## Texte fourni
* * * * *

Voici d’ailleurs un point de comparaison parlant donné par France Nature Environnement : un navire moyen générerait par jour autant de pollution aux particules ultra fines qu’un million de voitures. Par ailleurs, toujours selon France Nature Environnement, la pollution du transport maritime est considérée comme la plus dangereuse pour la santé. On estime que les émissions des navires – de soufre notamment – seraient responsables de 50 000 à 60 000 morts prématurées par an rien qu’en Europe.
C’est d’ailleurs essentiellement à cause des bateaux stationnant dans les ports, moteurs allumés. A ce sujet, la Région Sud vient de débloquer début septembre 30 millions d’euros afin d’électrifier les quais des ports de Marseille, Nice et Toulon. Ce qui va permettre aux bateaux de couper leurs moteurs une fois amarrés. Une vraie victoire… mais pas avant 2025. À noter que le transport maritime était le seul secteur à rester à l’écart de l’Accord de Paris sur le climat.
Les impacts sur l’environnement et la santé sont donc colossaux. Certes, la teneur maximum de soufre a été abaissée par l’Organisation Maritime Internationale (OMI) de 4% à 0.5% du carburant pour 2020. Mais ces mesures ne suffisent pas et les regards se tournent donc vers l’utilisation d’un nouveau carburant : le GNL, pour gaz naturel liquéfié.
Un navire moyen générerait chaque jour autant de pollution aux particules ultra fines qu’un million de voitures.
Le GNL : nets avantages écologiques et économiques
Le gaz naturel liquéfié est du gaz naturel essentiellement composé de méthane et condensé à l’état liquide. Aujourd’hui le GNL est principalement utilisé comme moyen de transporter le gaz naturel en s’affranchissant des réseaux de gazoducs. Son utilisation comme carburant dans le domaine maritime est relativement récente et date de 2013.
L’énorme potentiel du GNL réside dans le fait que la combustion du gaz naturel est moins polluante que d’autres carburants : elle n’émet ni suie, ni poussière, ni fumée. Par rapport au fioul lourd, le GNL permet une réduction de 20% des émissions de dioxyde de carbone, de 90% des émissions d’oxydes d’azote, et surtout de 100% d’émission de d’oxydes de soufre ! Des chiffres impressionnants qui font du GNL un carburant très efficace pour l’environnement : il diminue nettement les émissions de GES et réduit quasi à néant les autres émissions, dont les particules fines.

* * * * *

## Entrées fournies
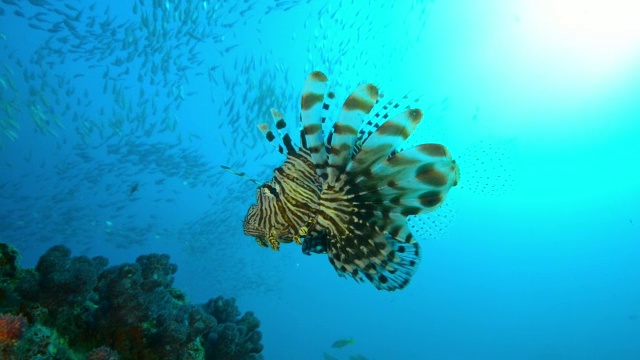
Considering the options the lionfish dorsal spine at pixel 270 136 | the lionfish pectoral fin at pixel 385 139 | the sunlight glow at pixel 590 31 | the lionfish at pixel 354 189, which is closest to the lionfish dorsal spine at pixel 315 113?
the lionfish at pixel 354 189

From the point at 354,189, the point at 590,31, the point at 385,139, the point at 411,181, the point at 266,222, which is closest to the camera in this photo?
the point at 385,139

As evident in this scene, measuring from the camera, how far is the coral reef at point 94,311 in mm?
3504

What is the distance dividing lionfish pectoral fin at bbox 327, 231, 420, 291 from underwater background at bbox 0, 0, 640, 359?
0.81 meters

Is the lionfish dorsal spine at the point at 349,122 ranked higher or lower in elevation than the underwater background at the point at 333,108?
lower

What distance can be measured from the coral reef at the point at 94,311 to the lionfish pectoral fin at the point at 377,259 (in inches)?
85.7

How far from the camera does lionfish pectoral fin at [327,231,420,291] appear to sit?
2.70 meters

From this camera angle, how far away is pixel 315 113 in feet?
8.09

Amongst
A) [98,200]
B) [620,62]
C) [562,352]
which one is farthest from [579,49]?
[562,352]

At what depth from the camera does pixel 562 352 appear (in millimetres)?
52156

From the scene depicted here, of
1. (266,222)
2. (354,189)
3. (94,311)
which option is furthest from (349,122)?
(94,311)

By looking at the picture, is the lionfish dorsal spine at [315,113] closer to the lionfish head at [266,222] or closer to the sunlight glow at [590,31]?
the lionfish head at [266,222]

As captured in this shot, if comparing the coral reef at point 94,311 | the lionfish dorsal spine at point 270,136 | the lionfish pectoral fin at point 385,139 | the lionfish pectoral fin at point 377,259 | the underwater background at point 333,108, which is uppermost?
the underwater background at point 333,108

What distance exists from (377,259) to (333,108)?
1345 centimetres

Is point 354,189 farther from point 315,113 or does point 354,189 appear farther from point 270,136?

* * * * *

## Vos tâches
1. D'après le texte sur la pollution du transport maritime, depuis quelle année le GNL sert-il de carburant dans le domaine maritime ?
2. Citez tous les ports dont les quais seront électrifiés grâce aux fonds de la Région Sud, selon le texte sur la pollution du transport maritime.
3. Recopiez tout le passage du texte sur la pollution du transport maritime qui va de « C’est d’ailleurs essentiellement » jusqu'à « sur le climat. ».

## Réponses fournies
1. Depuis 2013.

2. Marseille, Nice et Toulon.

3.
C’est d’ailleurs essentiellement à cause des bateaux stationnant dans les ports, moteurs allumés. A ce sujet, la Région Sud vient de débloquer début septembre 30 millions d’euros afin d’électrifier les quais des ports de Marseille, Nice et Toulon. Ce qui va permettre aux bateaux de couper leurs moteurs une fois amarrés. Une vraie victoire… mais pas avant 2025. À noter que le transport maritime était le seul secteur à rester à l’écart de l’Accord de Paris sur le climat.